Problem details - Count the lines in the records below that contain the string "white" in that exact case, and reply with the number alone.

Provided records -
----
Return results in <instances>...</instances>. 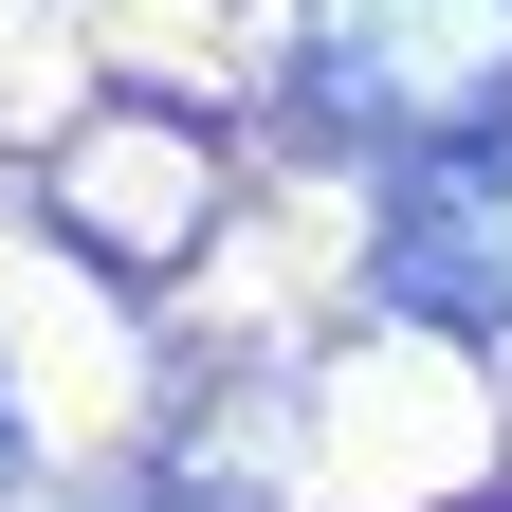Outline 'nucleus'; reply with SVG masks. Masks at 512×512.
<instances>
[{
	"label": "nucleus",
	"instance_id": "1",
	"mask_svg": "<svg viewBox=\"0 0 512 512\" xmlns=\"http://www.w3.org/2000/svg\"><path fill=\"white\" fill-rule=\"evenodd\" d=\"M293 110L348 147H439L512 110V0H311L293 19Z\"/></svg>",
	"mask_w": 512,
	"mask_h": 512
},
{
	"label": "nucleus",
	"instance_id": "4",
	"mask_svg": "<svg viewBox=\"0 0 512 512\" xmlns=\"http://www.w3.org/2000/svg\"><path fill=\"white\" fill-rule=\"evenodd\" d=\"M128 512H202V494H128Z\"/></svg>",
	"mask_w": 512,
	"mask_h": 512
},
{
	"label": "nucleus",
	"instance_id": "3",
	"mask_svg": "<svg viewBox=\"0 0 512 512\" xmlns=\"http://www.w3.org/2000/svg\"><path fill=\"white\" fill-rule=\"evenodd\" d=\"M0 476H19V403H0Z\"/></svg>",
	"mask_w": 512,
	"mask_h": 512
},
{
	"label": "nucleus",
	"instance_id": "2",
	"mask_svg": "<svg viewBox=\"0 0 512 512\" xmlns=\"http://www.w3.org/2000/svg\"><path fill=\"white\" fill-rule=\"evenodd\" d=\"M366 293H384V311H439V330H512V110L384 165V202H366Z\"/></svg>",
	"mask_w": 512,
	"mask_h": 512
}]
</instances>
----
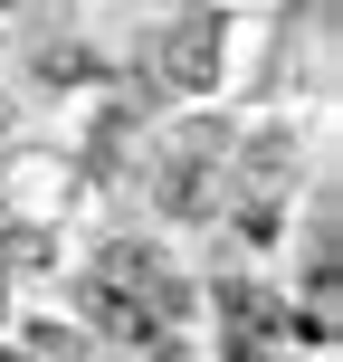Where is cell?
----
Problem solution - 4